A side trip to a garbage dump in Antigua, where poor families literally live on piles of rotting trash, proved to be one of the most profound experiences of the trip.

“We were all touched by that experience,” Munzing said. “These people have almost no hope.”

When he asked the dump dwellers if he could pray with them, one woman muttered, “I think God left me a long time ago.”

Dr. Sarah Nargi, who took her teenage daughter, Nadia, along on the medical mission, said treating those poor families at the dump was one of the most difficult days.

“It was disgusting and depressing, all these little kids,” she recalled. “It was an entire community of extremely poor people, literally living in it.”

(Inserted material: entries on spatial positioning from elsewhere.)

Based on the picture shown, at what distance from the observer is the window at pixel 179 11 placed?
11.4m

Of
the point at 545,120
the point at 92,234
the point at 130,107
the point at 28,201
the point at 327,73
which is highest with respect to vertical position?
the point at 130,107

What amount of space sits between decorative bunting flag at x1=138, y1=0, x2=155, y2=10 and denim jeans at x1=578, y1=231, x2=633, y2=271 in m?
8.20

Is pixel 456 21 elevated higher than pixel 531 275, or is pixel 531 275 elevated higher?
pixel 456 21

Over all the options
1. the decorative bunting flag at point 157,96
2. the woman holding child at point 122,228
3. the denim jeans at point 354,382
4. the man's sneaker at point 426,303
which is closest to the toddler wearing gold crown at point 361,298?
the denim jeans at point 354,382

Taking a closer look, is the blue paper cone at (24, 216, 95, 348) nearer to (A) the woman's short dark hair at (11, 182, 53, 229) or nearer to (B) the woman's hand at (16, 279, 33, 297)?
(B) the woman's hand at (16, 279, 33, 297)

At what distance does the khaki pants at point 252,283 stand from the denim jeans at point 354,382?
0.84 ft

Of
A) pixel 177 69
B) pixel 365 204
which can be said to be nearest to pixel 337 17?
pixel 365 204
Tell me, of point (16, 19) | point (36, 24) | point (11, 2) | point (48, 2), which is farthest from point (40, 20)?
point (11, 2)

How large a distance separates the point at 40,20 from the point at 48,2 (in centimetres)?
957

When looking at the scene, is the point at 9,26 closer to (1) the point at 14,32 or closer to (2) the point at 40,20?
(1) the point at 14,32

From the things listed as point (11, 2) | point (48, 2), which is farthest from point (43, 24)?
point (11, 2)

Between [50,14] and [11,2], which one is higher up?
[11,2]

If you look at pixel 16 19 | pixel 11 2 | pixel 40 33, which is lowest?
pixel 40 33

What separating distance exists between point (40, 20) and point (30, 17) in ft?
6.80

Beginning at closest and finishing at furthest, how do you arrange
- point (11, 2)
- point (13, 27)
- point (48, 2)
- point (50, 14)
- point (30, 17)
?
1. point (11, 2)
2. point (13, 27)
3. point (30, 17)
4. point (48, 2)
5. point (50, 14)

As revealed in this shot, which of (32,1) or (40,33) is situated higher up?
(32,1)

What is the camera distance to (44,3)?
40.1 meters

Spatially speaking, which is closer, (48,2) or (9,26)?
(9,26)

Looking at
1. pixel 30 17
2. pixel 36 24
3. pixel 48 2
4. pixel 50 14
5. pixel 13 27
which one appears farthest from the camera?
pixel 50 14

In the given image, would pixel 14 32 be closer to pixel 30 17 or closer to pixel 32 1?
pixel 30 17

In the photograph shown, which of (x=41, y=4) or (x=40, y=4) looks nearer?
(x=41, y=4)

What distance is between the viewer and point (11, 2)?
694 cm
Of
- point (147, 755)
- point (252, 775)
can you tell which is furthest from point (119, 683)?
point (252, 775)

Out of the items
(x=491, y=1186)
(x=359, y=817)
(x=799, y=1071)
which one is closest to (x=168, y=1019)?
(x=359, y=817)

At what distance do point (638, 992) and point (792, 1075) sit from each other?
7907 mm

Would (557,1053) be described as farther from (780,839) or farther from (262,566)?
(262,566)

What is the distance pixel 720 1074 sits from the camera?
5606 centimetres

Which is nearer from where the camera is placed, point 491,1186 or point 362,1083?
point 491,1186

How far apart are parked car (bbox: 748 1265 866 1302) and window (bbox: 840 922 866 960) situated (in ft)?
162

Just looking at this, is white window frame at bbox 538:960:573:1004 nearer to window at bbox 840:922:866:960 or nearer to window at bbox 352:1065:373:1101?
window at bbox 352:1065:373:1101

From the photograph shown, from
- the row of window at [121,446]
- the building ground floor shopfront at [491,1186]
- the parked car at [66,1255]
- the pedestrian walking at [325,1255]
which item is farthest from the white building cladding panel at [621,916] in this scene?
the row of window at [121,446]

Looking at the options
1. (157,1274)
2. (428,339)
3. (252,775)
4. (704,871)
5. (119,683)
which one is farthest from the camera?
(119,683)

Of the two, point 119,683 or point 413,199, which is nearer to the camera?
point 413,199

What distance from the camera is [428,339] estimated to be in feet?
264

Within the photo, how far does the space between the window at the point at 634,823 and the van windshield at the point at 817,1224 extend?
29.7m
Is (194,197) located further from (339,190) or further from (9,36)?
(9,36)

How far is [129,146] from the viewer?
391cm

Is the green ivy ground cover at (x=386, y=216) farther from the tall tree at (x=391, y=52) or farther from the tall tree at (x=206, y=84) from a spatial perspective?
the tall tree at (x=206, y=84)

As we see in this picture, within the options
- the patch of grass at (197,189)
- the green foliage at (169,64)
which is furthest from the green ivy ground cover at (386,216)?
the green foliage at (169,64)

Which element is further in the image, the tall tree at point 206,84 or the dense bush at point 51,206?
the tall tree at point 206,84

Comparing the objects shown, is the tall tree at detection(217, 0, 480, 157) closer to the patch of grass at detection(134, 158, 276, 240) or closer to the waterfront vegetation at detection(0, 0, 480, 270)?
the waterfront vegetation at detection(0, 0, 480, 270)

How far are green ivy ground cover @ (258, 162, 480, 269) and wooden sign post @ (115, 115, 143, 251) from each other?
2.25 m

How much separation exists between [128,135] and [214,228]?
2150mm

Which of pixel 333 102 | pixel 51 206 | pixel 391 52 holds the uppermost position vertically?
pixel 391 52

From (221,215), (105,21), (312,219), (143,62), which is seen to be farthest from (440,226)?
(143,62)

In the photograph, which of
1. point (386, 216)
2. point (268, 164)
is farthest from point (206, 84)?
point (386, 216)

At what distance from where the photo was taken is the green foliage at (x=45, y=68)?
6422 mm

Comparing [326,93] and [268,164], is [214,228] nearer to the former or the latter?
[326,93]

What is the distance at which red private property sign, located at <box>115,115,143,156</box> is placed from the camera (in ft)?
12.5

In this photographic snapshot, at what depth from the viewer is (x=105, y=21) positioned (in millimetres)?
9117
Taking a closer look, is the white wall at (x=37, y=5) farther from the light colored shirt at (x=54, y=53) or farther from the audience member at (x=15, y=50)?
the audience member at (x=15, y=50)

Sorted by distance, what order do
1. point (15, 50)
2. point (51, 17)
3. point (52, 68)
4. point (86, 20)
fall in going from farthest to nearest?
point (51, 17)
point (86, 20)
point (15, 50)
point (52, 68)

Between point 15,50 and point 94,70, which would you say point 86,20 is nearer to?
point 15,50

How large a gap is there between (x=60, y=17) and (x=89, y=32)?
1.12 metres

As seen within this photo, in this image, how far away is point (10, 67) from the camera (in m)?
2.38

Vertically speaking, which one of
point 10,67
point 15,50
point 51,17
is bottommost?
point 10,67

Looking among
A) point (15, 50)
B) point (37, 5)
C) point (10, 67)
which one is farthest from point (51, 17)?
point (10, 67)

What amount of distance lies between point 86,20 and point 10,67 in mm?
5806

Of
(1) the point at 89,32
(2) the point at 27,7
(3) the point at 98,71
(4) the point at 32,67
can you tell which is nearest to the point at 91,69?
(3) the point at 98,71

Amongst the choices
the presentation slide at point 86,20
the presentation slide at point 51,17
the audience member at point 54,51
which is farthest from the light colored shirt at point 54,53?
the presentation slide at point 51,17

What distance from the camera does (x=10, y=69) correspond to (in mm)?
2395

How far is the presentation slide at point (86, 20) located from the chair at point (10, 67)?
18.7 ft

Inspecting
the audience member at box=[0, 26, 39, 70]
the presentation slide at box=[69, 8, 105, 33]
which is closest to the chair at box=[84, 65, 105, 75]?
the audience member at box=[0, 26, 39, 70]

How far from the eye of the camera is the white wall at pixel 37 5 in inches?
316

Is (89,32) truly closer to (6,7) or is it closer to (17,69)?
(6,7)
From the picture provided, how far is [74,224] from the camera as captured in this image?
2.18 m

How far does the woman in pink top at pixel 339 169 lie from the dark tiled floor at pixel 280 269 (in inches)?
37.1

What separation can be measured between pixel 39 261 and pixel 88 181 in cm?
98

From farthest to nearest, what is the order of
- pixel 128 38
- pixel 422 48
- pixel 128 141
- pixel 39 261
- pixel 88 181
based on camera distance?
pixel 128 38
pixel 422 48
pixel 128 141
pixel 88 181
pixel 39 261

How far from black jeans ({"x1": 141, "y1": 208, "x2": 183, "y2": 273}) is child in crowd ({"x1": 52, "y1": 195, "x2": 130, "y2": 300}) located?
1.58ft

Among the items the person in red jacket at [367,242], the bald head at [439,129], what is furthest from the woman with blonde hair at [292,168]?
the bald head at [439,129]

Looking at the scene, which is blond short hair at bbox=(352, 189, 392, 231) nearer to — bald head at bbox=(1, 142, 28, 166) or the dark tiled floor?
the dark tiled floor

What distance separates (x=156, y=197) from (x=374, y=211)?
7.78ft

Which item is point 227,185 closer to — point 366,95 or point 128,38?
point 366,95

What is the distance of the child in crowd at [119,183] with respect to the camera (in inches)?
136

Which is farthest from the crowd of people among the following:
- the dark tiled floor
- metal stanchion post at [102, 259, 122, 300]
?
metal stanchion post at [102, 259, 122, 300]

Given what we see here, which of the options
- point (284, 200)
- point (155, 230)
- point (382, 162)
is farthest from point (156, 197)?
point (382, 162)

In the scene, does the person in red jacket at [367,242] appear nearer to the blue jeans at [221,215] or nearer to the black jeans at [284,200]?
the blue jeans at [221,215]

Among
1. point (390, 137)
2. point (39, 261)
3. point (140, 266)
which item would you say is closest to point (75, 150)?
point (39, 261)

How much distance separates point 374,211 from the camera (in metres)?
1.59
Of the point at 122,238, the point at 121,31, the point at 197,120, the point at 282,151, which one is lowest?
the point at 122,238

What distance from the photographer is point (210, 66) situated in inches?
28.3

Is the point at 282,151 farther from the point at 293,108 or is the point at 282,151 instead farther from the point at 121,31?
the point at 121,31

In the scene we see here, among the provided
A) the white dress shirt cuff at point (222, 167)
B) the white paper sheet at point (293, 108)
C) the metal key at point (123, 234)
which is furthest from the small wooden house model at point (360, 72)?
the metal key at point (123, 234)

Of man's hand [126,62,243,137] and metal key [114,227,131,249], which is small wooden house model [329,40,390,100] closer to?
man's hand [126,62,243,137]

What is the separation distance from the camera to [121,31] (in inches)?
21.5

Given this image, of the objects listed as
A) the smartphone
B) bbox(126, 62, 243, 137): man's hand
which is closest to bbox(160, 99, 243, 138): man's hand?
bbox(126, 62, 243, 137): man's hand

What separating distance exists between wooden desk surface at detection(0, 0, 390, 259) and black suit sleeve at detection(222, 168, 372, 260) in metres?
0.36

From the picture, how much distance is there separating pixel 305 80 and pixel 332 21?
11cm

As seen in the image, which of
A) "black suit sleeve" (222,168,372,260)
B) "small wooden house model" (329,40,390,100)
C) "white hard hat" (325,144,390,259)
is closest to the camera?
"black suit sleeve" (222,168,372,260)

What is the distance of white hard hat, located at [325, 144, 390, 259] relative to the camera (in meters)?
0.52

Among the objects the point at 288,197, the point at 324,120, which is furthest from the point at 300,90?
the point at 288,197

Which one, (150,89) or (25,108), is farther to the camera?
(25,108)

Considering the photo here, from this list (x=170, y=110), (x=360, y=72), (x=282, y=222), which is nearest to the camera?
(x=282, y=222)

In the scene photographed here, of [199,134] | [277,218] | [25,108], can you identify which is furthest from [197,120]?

Nargi said one of the reasons she decided to be part of the team was to give her daughter an opportunity to volunteer in an environment that was out of their element. Her own father modeled that kind of giving when she was young.

“I just feel like it [volunteering] is one of my life values,” Nargi said.

She was proud of how her daughter stepped up during the mission trip to work long days with no complaints, often without a break.

“It was a good bonding experience,” she added. “I had a hard time faking happiness and she was there laughing and playing [with the children] and being great.”

Team members wound up treating dozens of patients at the dump site.

A trip to the hospital in Antigua was another “pretty intense emotional time,” Munzing said.

“There was such a sense of being overwhelmed,” he said. “We’re fixers, and these [patients] have been abandoned by their families.”

Because the team was there over the Christmas holiday season, Potter’s Field staff was able to take 57 patients in wheelchairs to the ministry center for a Christmas party.

Charlene Karberg, a certified nurse’s aide at North Valley Hospital, helped with triage during the mission trip and is already planning to go on the next mission.

“I can’t wait to go back,” she said. “I’m already talking to people about next year. I want to learn Spanish.”